**Texte source:**
2- Qui peut aujourd’hui prétendre refuser d’employer l’opposition forcée girondins/ montagnards qui structure toute la pensée politique française, alors que les faits ne permettent pas de vérifier l’existence de groupes politiques aussi délimités? Comment ne pas relever qu’une partie de l’œuvre monumentale de Chassin est intitulée «La Vendée patriote» formule qui représente véritablement une provocation eu égard à ce qui était la réalité des années 1793-1794! Il n’y a donc pas lieu de s’étonner de la persistance d’une littérature historique militante et active jusqu’à la fin du XXe siècle ancrée dans la volonté de ne pas reconnaître de fait la place de la mémoire vendéenne dans la mémoire nationale. Le phénomène est avéré. La «guerre de Vendée» a servi pendant longtemps de pomme de discorde dans l’écriture des manuels scolaires destinés aux écoles de la République et aux écoles privées catholiques, tandis que les batailles et les tueries de la guerre étaient passées sous silence par l'État républicain et commémorées par les militants du souvenir. La situation a duré ainsi pendant près de deux siècles jusqu’au moment du bicentenaire de la Révolution française, où, paradoxalement, la mémoire vendéenne a littéralement fait irruption dans le débat historique national, soutenu par des universitaires comme Pierre Chaunu, Jean Tulard et François Furet. Les années 1980 furent ainsi l’occasion d’une controverse autour de la possibilité d’un «génocide» commis par la République en Vendée [12]. Même si les célébrations nationales de 1989 furent radicalement muettes sur la Vendée, la mémoire entra ainsi dans le champ historique académique. On peut penser que cette mutation n’est pas achevée et qu’elle se poursuit. Ainsi deux traditions de la «littérature» historique se rejoindraient-elles bon gré, mal gré, dans la constitution d’une nouvelle tradition nationale.

**Consignes:**
1 > D'après le texte sur la mémoire vendéenne, quels universitaires ont soutenu l'entrée de cette mémoire dans le débat historique national au moment du bicentenaire ?
2 > Rédigez la suite du texte sur la mémoire de la guerre de Vendée, en partant de sa dernière phrase.

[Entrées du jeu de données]
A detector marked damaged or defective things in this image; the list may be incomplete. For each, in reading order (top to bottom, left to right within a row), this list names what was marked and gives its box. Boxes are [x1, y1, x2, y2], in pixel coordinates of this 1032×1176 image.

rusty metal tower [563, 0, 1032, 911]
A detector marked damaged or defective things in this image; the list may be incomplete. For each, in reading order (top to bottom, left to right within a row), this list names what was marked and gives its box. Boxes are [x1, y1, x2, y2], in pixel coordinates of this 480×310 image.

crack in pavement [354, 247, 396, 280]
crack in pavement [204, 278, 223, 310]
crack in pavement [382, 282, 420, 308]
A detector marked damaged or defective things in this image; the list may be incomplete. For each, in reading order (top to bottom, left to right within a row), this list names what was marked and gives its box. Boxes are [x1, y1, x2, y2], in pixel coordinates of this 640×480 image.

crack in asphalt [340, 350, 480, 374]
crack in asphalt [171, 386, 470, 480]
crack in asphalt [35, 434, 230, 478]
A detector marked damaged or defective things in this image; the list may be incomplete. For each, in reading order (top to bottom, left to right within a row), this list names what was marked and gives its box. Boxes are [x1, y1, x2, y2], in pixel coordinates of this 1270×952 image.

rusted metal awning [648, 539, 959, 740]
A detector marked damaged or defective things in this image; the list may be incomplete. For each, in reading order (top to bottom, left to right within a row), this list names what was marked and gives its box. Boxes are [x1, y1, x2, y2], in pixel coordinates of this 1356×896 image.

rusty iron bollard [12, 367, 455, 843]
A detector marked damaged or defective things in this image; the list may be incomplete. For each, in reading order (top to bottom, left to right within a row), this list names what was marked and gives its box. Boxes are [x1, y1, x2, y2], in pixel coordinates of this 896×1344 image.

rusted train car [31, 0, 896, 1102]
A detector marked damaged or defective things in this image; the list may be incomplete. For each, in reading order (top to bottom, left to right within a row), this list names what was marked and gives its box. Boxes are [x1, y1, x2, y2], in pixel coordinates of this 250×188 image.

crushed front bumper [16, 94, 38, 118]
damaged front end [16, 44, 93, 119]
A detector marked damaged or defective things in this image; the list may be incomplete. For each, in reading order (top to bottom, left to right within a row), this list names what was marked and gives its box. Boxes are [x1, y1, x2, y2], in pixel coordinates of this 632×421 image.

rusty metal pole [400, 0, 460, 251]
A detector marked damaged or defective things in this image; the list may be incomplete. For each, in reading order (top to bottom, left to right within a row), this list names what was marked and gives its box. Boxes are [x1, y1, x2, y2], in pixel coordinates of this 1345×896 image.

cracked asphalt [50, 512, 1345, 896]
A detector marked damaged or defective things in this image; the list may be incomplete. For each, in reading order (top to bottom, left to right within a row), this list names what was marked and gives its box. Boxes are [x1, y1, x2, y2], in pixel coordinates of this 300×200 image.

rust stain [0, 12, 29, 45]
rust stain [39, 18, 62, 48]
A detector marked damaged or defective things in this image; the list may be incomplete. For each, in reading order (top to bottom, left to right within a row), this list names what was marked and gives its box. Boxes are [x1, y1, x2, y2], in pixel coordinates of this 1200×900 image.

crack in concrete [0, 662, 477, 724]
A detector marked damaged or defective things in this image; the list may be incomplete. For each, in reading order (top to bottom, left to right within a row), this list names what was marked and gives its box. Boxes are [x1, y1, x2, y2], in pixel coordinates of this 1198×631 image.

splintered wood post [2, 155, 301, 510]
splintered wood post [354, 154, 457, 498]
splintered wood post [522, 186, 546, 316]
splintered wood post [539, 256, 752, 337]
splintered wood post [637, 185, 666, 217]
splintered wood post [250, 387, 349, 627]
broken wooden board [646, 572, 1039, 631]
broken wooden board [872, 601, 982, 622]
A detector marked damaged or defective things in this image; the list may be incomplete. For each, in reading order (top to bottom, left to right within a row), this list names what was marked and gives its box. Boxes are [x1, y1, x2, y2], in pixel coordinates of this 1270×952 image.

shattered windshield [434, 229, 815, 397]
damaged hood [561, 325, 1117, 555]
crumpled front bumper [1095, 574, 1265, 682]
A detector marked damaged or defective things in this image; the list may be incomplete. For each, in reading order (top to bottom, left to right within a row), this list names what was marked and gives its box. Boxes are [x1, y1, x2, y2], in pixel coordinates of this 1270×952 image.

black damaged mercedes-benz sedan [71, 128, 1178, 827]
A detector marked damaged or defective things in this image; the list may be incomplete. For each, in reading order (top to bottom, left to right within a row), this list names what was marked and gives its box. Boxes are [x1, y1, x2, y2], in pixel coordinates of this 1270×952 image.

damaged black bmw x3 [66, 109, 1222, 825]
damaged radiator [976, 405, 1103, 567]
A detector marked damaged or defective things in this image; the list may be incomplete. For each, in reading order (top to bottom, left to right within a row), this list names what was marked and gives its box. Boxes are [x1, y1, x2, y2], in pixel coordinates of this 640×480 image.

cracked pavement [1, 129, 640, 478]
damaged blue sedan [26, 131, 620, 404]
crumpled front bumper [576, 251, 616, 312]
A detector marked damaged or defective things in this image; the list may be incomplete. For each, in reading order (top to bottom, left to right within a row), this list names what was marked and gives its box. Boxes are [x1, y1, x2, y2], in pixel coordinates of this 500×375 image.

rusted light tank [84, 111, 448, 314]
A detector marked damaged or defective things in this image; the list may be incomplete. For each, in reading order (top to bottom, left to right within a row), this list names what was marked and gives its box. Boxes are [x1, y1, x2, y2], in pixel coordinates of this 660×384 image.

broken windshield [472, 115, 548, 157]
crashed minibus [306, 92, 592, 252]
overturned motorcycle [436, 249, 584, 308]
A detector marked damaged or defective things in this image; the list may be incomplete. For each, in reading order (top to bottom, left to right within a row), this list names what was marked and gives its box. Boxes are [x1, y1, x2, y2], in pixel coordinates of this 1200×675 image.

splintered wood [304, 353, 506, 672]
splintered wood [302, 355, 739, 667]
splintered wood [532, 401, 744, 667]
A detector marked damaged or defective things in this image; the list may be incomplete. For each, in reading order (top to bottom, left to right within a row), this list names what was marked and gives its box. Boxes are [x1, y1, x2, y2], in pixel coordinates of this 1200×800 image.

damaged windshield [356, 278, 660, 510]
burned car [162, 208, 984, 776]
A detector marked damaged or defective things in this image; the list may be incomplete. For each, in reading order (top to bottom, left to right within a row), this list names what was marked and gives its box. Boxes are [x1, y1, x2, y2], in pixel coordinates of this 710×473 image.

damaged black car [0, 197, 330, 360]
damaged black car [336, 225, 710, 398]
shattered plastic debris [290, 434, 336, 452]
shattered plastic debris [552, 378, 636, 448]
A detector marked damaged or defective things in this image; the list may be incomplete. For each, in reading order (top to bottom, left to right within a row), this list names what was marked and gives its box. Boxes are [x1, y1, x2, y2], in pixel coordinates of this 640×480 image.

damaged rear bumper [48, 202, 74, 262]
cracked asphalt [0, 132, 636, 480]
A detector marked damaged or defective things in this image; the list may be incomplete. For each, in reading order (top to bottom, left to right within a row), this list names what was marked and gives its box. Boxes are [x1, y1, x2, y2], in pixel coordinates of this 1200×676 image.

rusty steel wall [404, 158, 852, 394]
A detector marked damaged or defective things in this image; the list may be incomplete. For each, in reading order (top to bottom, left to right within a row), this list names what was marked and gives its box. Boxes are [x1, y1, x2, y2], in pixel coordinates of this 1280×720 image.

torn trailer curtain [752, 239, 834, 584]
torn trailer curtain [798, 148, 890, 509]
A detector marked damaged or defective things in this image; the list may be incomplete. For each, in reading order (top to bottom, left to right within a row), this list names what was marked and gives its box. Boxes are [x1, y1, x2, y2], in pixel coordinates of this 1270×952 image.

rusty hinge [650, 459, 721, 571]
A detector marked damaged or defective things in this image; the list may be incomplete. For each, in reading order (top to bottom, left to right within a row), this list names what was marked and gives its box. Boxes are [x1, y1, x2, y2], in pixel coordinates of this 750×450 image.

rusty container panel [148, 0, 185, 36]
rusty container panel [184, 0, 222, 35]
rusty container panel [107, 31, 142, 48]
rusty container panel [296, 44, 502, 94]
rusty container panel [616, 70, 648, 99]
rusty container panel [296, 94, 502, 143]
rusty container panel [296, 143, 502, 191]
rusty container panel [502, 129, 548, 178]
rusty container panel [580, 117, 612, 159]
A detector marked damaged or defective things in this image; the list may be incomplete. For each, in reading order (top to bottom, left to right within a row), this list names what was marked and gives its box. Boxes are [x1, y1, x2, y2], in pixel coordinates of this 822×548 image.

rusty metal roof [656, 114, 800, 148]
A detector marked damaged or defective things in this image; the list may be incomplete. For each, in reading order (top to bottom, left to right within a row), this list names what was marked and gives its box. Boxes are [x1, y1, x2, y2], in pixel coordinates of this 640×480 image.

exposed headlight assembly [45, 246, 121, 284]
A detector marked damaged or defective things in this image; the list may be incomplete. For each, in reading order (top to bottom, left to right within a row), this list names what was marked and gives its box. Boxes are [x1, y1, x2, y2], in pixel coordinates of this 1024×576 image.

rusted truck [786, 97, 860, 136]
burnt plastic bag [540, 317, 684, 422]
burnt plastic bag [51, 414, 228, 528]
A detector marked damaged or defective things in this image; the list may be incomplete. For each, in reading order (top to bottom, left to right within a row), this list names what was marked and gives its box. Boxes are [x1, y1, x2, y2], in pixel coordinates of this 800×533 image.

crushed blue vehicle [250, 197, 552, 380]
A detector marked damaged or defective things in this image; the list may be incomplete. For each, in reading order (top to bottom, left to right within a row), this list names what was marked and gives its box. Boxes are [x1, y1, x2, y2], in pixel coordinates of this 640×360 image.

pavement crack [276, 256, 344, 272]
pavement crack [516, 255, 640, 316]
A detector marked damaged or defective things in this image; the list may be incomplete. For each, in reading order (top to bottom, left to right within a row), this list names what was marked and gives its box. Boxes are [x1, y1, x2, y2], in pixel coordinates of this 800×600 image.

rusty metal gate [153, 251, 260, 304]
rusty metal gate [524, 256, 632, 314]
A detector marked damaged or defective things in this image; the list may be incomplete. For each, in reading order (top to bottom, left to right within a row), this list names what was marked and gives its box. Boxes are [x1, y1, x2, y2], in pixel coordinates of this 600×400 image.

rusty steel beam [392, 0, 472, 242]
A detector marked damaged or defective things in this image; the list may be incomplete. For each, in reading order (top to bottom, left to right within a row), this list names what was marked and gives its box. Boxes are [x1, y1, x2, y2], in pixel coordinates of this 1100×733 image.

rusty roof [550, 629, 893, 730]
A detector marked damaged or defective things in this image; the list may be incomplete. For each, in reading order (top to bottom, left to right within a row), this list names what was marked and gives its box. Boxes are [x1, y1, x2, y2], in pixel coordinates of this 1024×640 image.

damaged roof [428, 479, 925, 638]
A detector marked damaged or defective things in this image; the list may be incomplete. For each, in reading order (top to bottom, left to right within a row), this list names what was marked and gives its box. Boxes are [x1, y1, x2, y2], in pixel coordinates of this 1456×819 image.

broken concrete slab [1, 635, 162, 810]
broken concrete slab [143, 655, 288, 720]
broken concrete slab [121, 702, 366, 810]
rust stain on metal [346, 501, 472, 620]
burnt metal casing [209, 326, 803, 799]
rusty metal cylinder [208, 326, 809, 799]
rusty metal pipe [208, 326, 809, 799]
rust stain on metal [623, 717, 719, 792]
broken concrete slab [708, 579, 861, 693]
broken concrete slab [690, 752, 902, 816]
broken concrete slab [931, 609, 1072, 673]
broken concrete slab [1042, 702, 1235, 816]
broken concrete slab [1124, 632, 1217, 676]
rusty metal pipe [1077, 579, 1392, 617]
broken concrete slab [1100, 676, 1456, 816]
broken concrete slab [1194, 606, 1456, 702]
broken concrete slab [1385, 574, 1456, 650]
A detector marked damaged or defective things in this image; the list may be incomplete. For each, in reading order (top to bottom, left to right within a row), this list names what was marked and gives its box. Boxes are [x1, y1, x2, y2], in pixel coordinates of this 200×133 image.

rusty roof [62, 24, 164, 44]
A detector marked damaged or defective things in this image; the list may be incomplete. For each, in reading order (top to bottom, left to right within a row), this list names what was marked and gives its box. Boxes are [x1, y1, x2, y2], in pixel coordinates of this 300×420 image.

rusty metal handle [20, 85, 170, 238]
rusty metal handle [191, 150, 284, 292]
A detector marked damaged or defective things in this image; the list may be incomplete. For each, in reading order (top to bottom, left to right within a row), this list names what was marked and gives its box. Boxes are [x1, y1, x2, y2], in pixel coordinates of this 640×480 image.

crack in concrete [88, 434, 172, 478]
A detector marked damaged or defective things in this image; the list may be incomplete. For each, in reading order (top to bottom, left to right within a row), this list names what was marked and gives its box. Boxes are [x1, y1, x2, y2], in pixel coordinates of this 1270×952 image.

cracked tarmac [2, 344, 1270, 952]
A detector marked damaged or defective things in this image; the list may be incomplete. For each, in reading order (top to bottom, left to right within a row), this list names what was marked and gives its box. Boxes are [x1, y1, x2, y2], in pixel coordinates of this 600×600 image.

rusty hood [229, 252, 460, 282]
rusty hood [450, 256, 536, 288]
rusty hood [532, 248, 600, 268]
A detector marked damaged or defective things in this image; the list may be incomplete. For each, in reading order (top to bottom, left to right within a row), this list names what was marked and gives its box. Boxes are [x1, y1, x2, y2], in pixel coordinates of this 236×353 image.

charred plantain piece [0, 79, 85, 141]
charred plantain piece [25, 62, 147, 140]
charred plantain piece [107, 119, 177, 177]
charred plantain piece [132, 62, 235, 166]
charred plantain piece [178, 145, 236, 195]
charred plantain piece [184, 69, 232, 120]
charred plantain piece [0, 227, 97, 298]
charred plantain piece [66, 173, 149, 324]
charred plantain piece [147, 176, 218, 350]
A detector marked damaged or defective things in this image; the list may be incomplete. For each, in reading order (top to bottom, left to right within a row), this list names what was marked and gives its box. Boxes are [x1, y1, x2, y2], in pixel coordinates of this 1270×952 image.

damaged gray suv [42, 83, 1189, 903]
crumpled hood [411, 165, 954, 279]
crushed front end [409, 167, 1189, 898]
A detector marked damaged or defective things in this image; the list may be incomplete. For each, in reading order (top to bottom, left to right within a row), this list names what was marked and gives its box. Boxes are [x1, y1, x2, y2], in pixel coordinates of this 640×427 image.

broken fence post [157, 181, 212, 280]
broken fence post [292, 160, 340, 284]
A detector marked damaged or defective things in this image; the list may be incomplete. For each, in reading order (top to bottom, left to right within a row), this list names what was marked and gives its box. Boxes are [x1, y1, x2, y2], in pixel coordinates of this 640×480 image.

**Réponses:**
1 > Pierre Chaunu, Jean Tulard et François Furet.

2 >
L’évolution qui a affecté la totalité de la société française peut expliquer en partie ce tournant. Pendant près de deux siècles, l’histoire de la Vendée a reposé sur les efforts de petits noyaux d’intellectuels, de nobles militants, de clercs, qui n’ont pas cessé, essentiellement depuis la région elle-même, de cultiver le passé et d’en vulgariser les faits. L’histoire a été ainsi confondue avec le destin d’une région et d’une société, comme en témoignent les articles de la Revue du Bas-Poitou, qui fut la plus importante publication périodique [13]. Dans l’abondante collection des articles publiés à la fin du XIXe et au début du XXe siècles, les différents auteurs se préoccupent d’abord de retrouver l’unité régionale née autour de l’insurrection religieuse et populaire de nature communautaire dans la «guerre». Les colonnes de la revue sont ouvertes à l’histoire et à la poésie, mais récusent l’écriture romanesque. Pourtant c’est bien une vision téléologique fondée sur une conception toute «littéraire» du traitement du passé qui est à l’œuvre, l’objectif étant de défendre et d’entretenir une certaine idée de la France et de l’individu au travers des évocations des faits. L’objet historique est donné d’emblée, sa nature n’est pas discutée dans des comparaisons avec d’autres événements proches. Lorsque la comparaison est effectuée, notamment avec les mouvements carlistes, dans les œuvres de Gaëtan Bernoville, l’identité «vendéenne» est proclamée. La mutation vers une histoire discutant ses méthodes et ses sources, réfléchissant sur sa propre historicité, qui rompt véritablement avec l’histoire «littéraire» pour créer une histoire «scientifique» se réalise au tournant de la deuxième guerre mondiale avec les travaux du père Joseph Dehergne, du docteur Louis Merle, de l’archiviste Marcel Faucheux [14]. L’énumération des titres atteste qu’il s’agit des historiens «amateurs» touchés pourtant par la «professionnalisation» de l’écriture historique, à l’imitation de l’itinéraire de Philippe Ariès, porteur d’une culture historique issue de la Revue des Questions historiques, converti à l’histoire de la Revue historique ou des Annales ensuite !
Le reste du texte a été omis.